Note the creation of a new temporary variable (Y) that makes it efficient to apply the manova() function.  Wilks lambda statistic can be interpreted as a multivariate generalization of the univariate F statistic.   The summary.aov() function creates most of the output -- individual ANOVAs of for the variables in the data set.  The summary() function applied to a  manova() object produces the Wilk's lambda statistic.

Q4:  Do the groups of observations differ significantly?  (Remember, you can look at
http://geography.uoregon.edu/GeogR/topics/interpstats.htm for a guide to interpreting test statistics.)

7.  Discriminant Analysis

A discriminant analysis focuses on the issue of how two (or more) groups of observations differ (and also includes the sort of information provided by an analysis of variance on whether the groups are different).  Whereas MANOVA answers the question "are the groups different?" discriminant analysis answers the question "how are they different.)

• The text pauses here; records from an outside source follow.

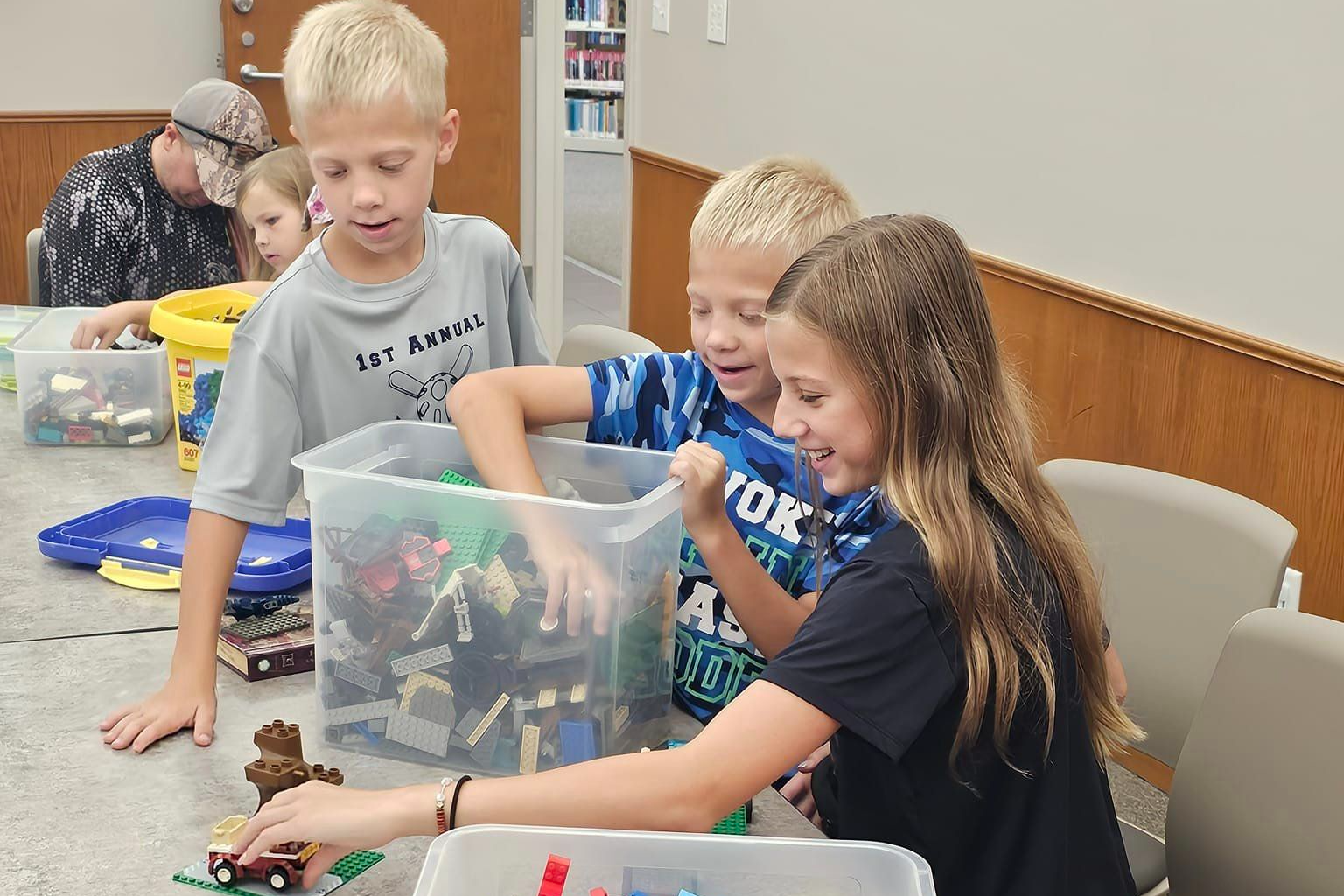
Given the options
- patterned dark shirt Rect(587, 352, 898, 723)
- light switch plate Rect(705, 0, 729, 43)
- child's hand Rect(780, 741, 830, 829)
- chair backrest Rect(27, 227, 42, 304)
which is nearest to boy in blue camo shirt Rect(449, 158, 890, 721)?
patterned dark shirt Rect(587, 352, 898, 723)

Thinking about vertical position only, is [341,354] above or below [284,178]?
below

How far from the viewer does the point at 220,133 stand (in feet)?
8.75

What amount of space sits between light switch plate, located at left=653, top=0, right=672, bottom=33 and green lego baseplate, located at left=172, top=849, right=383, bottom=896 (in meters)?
3.69

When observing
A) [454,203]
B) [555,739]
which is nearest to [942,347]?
[555,739]

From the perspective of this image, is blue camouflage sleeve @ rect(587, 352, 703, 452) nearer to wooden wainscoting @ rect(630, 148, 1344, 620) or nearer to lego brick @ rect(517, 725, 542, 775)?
lego brick @ rect(517, 725, 542, 775)

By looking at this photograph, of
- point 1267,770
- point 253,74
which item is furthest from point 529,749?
point 253,74

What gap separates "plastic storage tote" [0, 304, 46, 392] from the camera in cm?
226

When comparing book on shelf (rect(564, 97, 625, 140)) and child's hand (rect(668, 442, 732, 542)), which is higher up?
book on shelf (rect(564, 97, 625, 140))

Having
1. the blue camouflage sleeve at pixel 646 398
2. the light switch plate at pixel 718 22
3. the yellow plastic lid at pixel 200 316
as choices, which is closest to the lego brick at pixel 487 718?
the blue camouflage sleeve at pixel 646 398

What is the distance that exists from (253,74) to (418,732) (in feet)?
12.5

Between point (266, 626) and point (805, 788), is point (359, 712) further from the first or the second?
point (805, 788)

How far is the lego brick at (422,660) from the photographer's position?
106 centimetres

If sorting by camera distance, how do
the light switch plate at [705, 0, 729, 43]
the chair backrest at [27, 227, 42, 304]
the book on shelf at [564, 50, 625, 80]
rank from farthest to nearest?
1. the book on shelf at [564, 50, 625, 80]
2. the light switch plate at [705, 0, 729, 43]
3. the chair backrest at [27, 227, 42, 304]

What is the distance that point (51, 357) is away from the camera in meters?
1.94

Do a simple discriminant analysis on these data, using the lda() function from the Venebles and Ripley MASS library:  

# linear discriminant analysis
library(MASS)

health.lda1 <- lda(Health ~ DA + ReachLen + Pools + DeepPools + LargePools
    + SmLWD + LrgLWD + PoolDepth + PoolArea + PRratio + BFWDratio)

Note the formula, Health depends on the other variables.

health.lda1
plot(health.lda1)

List and plot the results.  Because there are only two groups of observations here, there will be only one discriminant function. 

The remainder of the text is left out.